The ABA's Equal Justice Conference
is an annual event wherein lawyers discuss the "delivery of legal
services to the poor and low-income individuals in need of legal
assistance," according to the ABA's Web site.
Though the
conference was planned at least a year in advance, it has been dogged
by controversy since Governor Jan Brewer signed SB 1070 into law.
The co-sponsor of the event, the National Legal Aid and Defender Association officially withdrew from the conference May 5, citing its opposition to SB 1070, which encourages local cops to enforce federal immigration law and check the status of those they suspect of being undocumented during any stop, detention or arrest.
According to a spokesman for the ABA, some 265 persons canceled their plans to be at the conference, leaving about 500 lawyers still attending the three day event.
"I had a lot of friends and colleagues who decided not to come," said Karen Grisez, a lawyer with the D.C. firm Fried, Frank, et al., who's also Chairwoman of the ABA's commission on immigration. "Or on the NLADA side, to pull out. I don't condemn people for making the decision not to come, but for us to come here - aside from all the logistical difficulties of canceling so close -- the ABA was in a position where it couldn't readily move this conference to another location
"For a lot of the groups that attend this is their premier annual training event. They plan their calendars, clear their schedules and budget their training expenses to be here. A lot of those people were clamoring to go forward."
Grisez said she helped the ABA retool the conference's program to address immigration issues. As a result, the conference now features a presentation on SB 1070 by the Tucson-based Border Action Network.

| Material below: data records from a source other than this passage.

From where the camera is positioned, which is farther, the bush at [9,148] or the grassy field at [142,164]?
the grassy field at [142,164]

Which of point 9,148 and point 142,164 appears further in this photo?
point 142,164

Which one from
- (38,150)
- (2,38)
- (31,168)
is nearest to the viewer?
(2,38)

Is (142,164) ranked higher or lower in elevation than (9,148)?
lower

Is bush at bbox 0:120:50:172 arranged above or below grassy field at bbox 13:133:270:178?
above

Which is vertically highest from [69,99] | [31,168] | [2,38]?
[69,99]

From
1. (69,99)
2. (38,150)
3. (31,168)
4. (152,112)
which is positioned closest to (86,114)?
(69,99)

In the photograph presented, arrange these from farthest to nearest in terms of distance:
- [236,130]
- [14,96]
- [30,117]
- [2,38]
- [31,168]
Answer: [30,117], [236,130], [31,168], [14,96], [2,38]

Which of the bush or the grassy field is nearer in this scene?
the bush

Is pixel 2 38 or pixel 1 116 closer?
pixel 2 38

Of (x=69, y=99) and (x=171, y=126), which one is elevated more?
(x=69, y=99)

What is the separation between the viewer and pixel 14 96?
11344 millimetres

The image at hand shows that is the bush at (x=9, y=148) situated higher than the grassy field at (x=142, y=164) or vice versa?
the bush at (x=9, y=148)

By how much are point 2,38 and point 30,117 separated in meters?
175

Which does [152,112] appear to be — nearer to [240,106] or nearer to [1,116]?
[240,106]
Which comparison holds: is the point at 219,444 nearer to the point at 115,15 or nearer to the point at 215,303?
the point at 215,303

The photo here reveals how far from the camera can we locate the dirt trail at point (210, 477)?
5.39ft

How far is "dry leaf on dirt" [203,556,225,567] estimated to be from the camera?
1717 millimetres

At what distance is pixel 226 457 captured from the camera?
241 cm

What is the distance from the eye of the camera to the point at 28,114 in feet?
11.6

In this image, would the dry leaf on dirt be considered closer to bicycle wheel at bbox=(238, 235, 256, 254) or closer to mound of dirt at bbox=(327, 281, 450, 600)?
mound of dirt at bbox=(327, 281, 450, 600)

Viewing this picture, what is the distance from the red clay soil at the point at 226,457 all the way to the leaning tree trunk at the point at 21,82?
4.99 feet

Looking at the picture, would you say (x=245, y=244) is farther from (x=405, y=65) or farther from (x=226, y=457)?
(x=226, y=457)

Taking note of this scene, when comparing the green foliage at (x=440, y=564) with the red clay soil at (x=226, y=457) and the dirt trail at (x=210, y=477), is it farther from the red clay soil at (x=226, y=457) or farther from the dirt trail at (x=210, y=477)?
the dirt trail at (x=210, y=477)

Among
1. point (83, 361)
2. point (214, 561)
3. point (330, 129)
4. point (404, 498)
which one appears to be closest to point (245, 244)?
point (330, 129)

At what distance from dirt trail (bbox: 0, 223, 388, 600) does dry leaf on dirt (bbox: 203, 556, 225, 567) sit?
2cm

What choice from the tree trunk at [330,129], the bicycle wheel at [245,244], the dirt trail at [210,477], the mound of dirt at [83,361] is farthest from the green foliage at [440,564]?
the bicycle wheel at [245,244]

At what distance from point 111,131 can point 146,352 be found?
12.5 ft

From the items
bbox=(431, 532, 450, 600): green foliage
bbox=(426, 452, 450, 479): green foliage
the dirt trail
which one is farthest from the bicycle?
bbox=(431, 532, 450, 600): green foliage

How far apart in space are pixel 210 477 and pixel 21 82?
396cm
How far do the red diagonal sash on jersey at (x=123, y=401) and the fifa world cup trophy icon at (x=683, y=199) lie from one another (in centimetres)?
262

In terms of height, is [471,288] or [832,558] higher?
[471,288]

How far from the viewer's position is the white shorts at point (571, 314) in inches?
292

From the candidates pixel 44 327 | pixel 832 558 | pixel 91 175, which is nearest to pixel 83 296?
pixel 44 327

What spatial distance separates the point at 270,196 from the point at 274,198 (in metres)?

But protest organizer Linda Brown was having none of it. She said the ABA was warned they would be protested if they didn't withdraw. And she said the conference planners had the option of doing an Internet-based Webinar, if finding a new location was too difficult.
"We can't give a pass to one organization while all these others are taking a hit," said Brown. "They clearly don't understand the depth of the seriousness here. If they had done a Webinar, it would have generated a lot of respect."
Brown said it was disingenuous of the ABA not to cancel the conference. She also asserted that the ABA's membership had been lobbying the leadership to ax the Pointe Hilton event.
"It shows a real level of cluelessness," Brown said of ABA's decision to go foward.
Interestingly, the keynote speaker for the conference was Los Angeles Times reporter Sonia Nazario, who gave a slideshow presentation based on her reporting for what eventually became the best-selling book Enrique's Journey, which charts the journey of a young Honduran boy traveling north through Mexico in an attempt to join his mother in the United States.
Ironically, Nazario was giving her address even as the activists demonstrated outside. She was booked to give the keynote speech before the controversy ensued.
Grisez told me she was opposed to Arizona's new "papers please" law and said she believed the legislation was unconstitutional. She also stated she thought the law had a good chance of being stopped by a preliminary injunction before it goes into effect in late July.
The ABA's President Carolyn Lamm has issued a statement on the ABA's Web site condemning the law as "draconian" and based on "prejudice and fear." Lamm is scheduled to speak Friday at the ABA's awards luncheon.